I start pacing and tell him first about my move to NYC. All good.
Then I tell him about hiding my stuttering for 25 years. Again, all good.
Then I tell him I’m transgendered. Aaaaaand… not so good.
I am really caught off guard. This is not at all what I was expecting. And I start to get a sickening feeling in the pit of my stomach.
But I put on a brave face and tell him that he needs to react how ever he feels. We all have visceral reactions to things in life. This isn’t a time to pretend and tell me what I want to hear. This impacts him. This impacts our relationship. This impacts his life. Be honest. It’s okay.
Well, he tells me, I have a few trans friends at Goucher and I’m just not comfortable around them.
Good, good.
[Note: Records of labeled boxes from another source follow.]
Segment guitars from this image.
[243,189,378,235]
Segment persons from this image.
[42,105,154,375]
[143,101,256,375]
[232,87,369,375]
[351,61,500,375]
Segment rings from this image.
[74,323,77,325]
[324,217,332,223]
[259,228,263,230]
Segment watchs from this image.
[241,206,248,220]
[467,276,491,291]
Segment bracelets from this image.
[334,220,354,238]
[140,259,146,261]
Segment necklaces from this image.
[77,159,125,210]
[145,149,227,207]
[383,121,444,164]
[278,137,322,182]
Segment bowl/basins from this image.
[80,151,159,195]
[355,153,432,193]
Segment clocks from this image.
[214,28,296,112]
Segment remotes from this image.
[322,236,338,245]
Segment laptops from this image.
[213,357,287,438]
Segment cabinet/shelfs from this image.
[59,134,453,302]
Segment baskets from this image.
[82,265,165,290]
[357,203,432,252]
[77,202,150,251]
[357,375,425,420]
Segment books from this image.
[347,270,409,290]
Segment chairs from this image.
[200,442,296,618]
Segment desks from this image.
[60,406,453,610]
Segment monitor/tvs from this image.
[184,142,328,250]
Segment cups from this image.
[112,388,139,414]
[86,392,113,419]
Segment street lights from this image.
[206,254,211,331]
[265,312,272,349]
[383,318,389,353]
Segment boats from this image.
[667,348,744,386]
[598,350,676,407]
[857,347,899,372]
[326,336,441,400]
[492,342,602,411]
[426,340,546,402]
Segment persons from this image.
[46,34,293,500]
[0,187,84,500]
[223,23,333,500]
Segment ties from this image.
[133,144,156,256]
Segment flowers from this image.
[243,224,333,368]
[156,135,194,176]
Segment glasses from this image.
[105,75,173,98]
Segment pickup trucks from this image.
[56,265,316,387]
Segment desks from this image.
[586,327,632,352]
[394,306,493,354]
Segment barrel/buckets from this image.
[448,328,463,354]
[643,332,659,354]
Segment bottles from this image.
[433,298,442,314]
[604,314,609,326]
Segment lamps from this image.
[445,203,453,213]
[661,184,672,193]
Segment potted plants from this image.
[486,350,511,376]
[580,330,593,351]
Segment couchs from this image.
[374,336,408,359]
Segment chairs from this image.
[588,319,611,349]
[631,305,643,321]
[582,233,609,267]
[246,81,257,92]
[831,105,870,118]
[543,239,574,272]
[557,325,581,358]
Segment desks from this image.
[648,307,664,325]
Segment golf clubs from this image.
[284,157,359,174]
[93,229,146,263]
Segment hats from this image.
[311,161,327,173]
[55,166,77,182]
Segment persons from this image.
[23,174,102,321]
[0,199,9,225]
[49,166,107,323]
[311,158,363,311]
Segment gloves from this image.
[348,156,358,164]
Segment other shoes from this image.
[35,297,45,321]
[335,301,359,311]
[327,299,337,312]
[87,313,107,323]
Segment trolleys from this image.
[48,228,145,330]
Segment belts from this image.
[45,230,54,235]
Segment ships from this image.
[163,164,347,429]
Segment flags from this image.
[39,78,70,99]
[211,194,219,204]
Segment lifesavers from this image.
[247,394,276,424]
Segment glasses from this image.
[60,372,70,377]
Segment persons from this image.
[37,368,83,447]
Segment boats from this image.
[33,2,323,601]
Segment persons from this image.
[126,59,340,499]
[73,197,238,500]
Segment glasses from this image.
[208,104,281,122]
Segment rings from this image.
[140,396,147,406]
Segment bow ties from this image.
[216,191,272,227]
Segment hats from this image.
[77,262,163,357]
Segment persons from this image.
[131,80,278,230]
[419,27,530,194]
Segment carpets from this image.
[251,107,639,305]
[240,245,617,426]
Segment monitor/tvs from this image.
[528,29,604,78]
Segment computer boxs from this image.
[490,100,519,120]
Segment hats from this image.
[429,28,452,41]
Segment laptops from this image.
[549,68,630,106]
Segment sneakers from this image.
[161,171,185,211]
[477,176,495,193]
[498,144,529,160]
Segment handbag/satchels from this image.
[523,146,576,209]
Don’t hold back.
I try to explain that it’s not like Tootsie. That girl mode entails things like yoga pants, long skirts, clogs. Nothing outrageous. He doesn’t need to see me in girl mode. I’m still mostly in boy mode anyway, etc, etc. etc.
By now, we’ve been in the garage for a while, and I realize we should probably be driving home. We continue our conversation in the car, but this is not going at all how I had envisioned.
That said, I genuinely appreciate his honesty. And I’m sure he’ll come around. Right?
Empathy. Hugs. Just give it time.
We make a pit stop at the mall on the way home because the padding on my glasses broke off earlier in the day. We walk by a slew of women’s clothing stores, and I point out blouses and leggings that I might wear — again, nothing too showy. Nothing too age inappropriate.
He seems to start to get it, but there’s still a palpable distance between us.
We finally get home in time to pick up my youngest from work at the movie theater, and after a late dinner and an episode of Doctor Who, I find myself absolutely exhausted and emotionally spent. I tell the boys I’m beat, and head up to my bedroom, explaining they should spend some time catching up. Brother-to-brother time. And that gives me go-upstairs-and-try-not-to-lose-it time.
I close the door of my bedroom behind me and tell myself, hold it together. Give him time. And for god’s sake, get some sleep.
I crawl into bed, close my eyes and wait to see what tomorrow will bring.